What you will do: Your answer should consist only of the lines below from the one with "Beenaam Valley QLD 4570" through the one with "Equator Sunglasses", copied exactly.

[Extracted data entries]
--- START ---
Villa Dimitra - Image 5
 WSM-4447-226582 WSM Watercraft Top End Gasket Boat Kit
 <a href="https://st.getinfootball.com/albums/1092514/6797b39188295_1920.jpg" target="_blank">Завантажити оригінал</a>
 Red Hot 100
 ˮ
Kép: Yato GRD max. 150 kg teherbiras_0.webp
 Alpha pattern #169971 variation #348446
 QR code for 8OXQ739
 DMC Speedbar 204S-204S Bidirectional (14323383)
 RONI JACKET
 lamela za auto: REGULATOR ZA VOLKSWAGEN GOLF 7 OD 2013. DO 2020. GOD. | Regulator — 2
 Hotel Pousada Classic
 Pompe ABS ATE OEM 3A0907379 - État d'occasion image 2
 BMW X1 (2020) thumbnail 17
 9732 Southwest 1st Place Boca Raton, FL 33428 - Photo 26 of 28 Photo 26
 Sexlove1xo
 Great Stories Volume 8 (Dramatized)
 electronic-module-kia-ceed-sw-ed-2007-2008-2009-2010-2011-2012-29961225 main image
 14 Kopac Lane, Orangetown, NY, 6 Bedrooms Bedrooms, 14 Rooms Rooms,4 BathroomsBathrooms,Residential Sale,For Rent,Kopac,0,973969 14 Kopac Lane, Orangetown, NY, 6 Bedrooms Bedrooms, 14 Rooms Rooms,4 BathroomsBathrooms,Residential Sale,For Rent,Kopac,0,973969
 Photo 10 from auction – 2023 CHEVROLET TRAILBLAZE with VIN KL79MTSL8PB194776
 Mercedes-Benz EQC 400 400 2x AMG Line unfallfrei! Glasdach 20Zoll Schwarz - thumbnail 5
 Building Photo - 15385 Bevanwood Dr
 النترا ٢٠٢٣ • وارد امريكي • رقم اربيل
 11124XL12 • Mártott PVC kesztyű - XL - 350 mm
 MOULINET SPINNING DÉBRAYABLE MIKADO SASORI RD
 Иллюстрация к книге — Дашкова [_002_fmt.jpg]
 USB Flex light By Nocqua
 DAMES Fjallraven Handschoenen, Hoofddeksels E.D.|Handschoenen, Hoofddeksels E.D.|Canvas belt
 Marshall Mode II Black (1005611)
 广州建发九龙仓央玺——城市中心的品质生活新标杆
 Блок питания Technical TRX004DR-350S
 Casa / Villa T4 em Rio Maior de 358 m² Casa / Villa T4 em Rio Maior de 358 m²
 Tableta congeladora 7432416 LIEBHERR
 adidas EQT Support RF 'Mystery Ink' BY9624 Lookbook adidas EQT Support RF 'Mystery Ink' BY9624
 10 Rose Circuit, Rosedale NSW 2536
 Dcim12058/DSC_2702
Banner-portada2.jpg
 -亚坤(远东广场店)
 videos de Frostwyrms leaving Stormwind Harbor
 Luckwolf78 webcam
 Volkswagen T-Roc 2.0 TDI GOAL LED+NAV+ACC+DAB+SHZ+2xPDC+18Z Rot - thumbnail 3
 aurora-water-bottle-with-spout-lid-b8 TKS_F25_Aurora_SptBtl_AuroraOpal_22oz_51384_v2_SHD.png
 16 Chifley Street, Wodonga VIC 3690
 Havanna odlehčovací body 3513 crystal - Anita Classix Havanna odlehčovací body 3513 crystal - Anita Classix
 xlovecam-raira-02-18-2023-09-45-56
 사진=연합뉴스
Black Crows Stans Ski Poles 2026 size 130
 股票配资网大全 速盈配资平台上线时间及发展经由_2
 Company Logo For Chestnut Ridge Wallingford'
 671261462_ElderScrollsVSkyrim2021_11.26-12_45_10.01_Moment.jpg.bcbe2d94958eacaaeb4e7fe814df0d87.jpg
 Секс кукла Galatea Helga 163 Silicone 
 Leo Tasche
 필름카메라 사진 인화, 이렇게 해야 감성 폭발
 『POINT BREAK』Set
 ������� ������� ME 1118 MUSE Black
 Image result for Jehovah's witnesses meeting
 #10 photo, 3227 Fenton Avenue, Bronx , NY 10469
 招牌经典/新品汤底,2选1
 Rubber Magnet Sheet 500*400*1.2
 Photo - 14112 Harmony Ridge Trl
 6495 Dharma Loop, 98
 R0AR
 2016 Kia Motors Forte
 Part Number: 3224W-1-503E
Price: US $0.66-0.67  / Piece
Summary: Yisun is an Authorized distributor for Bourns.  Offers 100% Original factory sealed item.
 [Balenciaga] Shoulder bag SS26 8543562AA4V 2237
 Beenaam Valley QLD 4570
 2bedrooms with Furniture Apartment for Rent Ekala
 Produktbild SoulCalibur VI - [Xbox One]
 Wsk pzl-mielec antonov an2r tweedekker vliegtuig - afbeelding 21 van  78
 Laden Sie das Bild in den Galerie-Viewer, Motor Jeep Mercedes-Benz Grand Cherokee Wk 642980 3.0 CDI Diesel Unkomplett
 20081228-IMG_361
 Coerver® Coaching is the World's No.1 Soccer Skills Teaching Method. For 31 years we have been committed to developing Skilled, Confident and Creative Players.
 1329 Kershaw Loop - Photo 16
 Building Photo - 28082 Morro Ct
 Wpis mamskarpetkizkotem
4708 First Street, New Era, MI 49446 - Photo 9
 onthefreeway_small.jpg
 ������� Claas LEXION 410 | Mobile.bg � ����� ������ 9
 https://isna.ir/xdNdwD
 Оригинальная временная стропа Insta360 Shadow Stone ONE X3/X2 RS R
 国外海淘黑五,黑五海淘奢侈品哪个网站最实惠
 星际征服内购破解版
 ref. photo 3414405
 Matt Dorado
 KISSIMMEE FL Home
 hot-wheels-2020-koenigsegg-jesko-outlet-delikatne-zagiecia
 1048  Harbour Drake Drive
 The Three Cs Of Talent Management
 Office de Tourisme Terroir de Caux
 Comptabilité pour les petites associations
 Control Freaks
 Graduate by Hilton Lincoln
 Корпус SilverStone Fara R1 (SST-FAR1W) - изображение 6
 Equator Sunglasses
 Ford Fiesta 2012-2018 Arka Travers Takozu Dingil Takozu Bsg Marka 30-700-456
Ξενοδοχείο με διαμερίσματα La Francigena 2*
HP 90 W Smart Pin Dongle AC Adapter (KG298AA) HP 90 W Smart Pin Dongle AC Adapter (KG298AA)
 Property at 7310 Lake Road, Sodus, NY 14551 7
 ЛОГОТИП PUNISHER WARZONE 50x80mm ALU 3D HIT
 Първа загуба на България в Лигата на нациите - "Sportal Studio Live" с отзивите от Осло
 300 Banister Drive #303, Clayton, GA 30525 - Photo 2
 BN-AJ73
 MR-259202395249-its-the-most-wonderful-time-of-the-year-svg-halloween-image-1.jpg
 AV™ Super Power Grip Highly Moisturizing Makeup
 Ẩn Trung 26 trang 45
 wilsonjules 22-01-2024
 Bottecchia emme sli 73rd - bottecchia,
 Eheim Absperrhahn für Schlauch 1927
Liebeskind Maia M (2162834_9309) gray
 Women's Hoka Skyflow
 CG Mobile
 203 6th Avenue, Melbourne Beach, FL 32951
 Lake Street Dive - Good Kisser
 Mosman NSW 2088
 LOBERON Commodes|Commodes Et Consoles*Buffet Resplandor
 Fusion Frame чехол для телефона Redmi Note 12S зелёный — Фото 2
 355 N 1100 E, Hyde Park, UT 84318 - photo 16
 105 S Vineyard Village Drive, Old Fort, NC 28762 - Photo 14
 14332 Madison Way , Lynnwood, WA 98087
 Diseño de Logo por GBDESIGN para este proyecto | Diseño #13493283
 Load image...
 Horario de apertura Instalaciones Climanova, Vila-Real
--- END ---
Reply:
 Beenaam Valley QLD 4570
 2bedrooms with Furniture Apartment for Rent Ekala
 Produktbild SoulCalibur VI - [Xbox One]
 Wsk pzl-mielec antonov an2r tweedekker vliegtuig - afbeelding 21 van  78
 Laden Sie das Bild in den Galerie-Viewer, Motor Jeep Mercedes-Benz Grand Cherokee Wk 642980 3.0 CDI Diesel Unkomplett
 20081228-IMG_361
 Coerver® Coaching is the World's No.1 Soccer Skills Teaching Method. For 31 years we have been committed to developing Skilled, Confident and Creative Players.
 1329 Kershaw Loop - Photo 16
 Building Photo - 28082 Morro Ct
 Wpis mamskarpetkizkotem
4708 First Street, New Era, MI 49446 - Photo 9
 onthefreeway_small.jpg
 ������� Claas LEXION 410 | Mobile.bg � ����� ������ 9
 https://isna.ir/xdNdwD
 Оригинальная временная стропа Insta360 Shadow Stone ONE X3/X2 RS R
 国外海淘黑五,黑五海淘奢侈品哪个网站最实惠
 星际征服内购破解版
 ref. photo 3414405
 Matt Dorado
 KISSIMMEE FL Home
 hot-wheels-2020-koenigsegg-jesko-outlet-delikatne-zagiecia
 1048  Harbour Drake Drive
 The Three Cs Of Talent Management
 Office de Tourisme Terroir de Caux
 Comptabilité pour les petites associations
 Control Freaks
 Graduate by Hilton Lincoln
 Корпус SilverStone Fara R1 (SST-FAR1W) - изображение 6
 Equator Sunglasses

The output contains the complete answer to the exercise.